* _WHAT IS NEEDED_: Excluding pictures, give the entries again exactly as they appear.

___

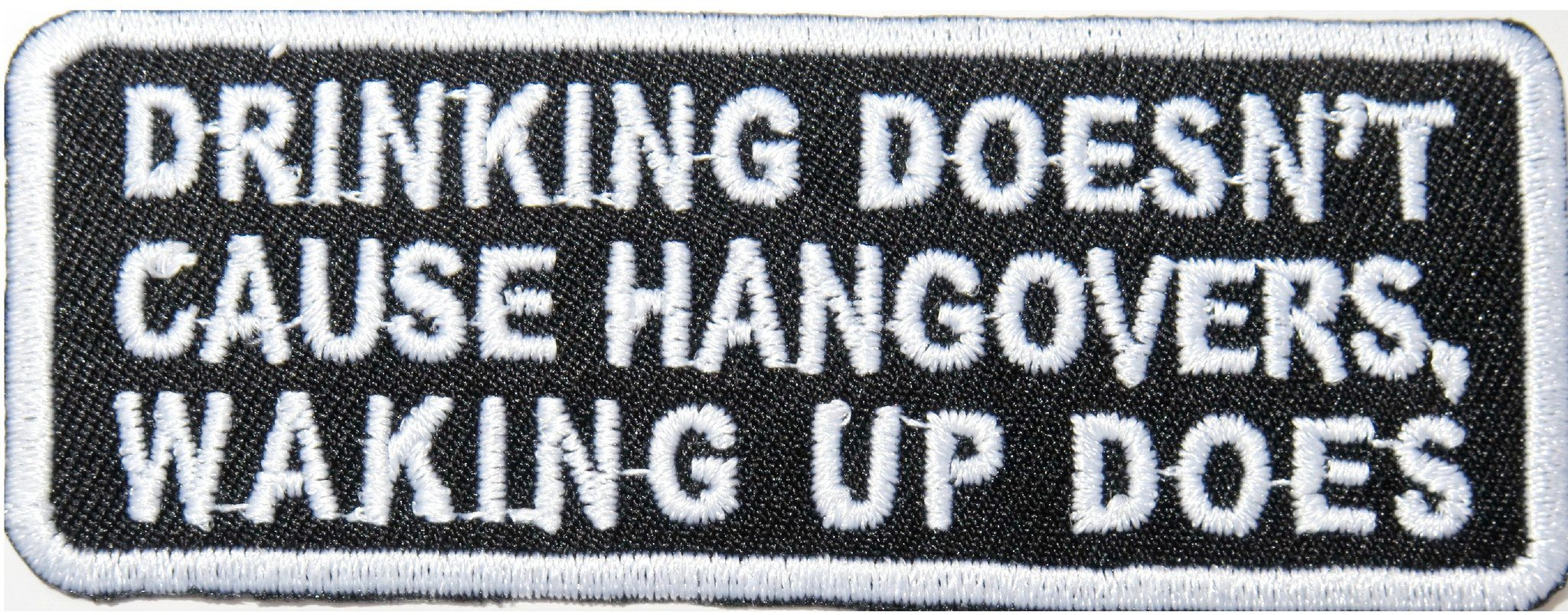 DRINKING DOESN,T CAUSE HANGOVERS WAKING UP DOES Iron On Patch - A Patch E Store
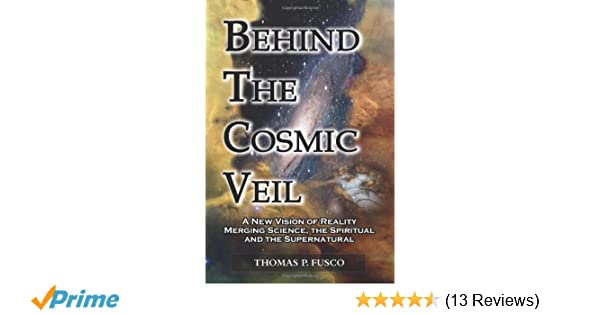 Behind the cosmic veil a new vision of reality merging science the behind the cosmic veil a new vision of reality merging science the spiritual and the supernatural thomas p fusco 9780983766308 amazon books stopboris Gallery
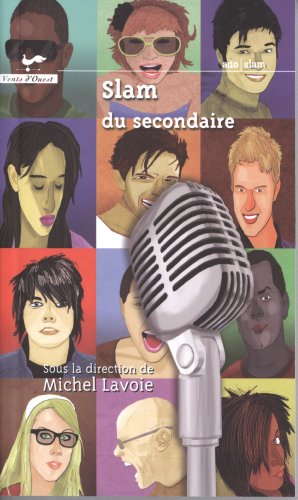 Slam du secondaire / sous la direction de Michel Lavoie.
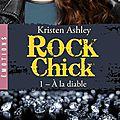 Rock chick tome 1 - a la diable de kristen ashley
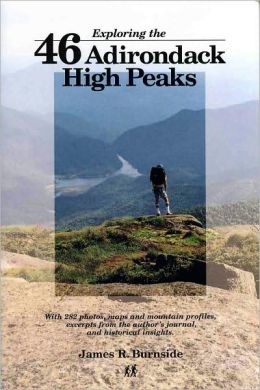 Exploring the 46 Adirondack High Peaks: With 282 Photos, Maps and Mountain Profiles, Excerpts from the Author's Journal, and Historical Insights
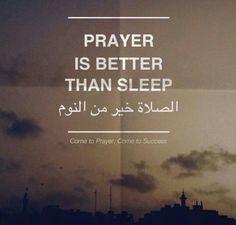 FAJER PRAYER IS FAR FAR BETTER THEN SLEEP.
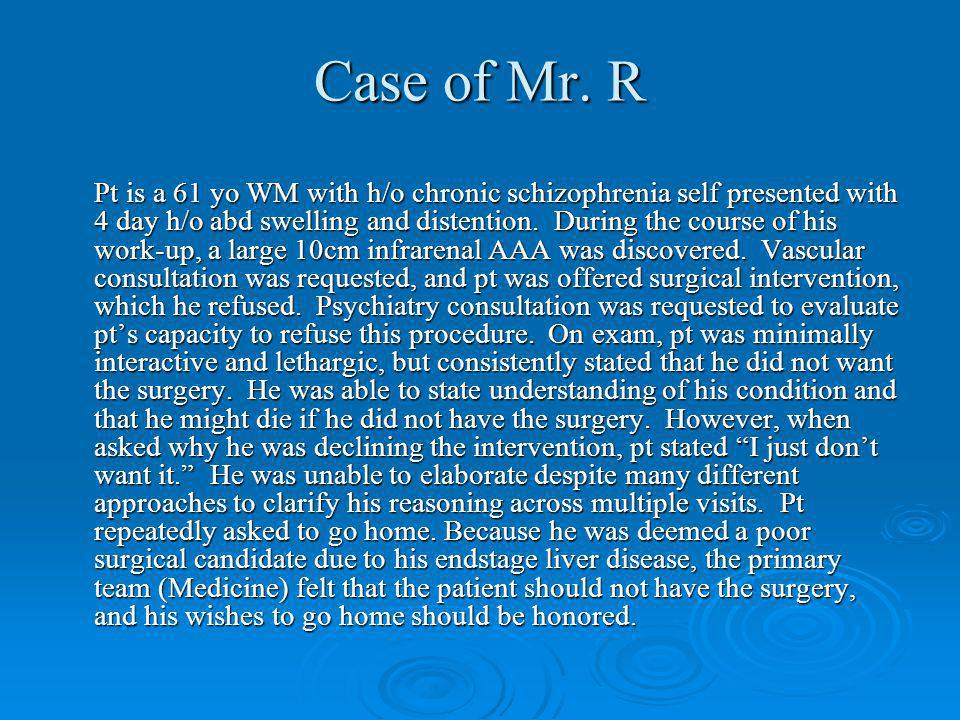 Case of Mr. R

___

* _OUTPUT OF THE TASK_:
 DRINKING DOESN,T CAUSE HANGOVERS WAKING UP DOES Iron On Patch - A Patch E Store
 Behind the cosmic veil a new vision of reality merging science the behind the cosmic veil a new vision of reality merging science the spiritual and the supernatural thomas p fusco 9780983766308 amazon books stopboris Gallery
 Slam du secondaire / sous la direction de Michel Lavoie.
 Rock chick tome 1 - a la diable de kristen ashley
 Exploring the 46 Adirondack High Peaks: With 282 Photos, Maps and Mountain Profiles, Excerpts from the Author's Journal, and Historical Insights
 FAJER PRAYER IS FAR FAR BETTER THEN SLEEP.
 Case of Mr. R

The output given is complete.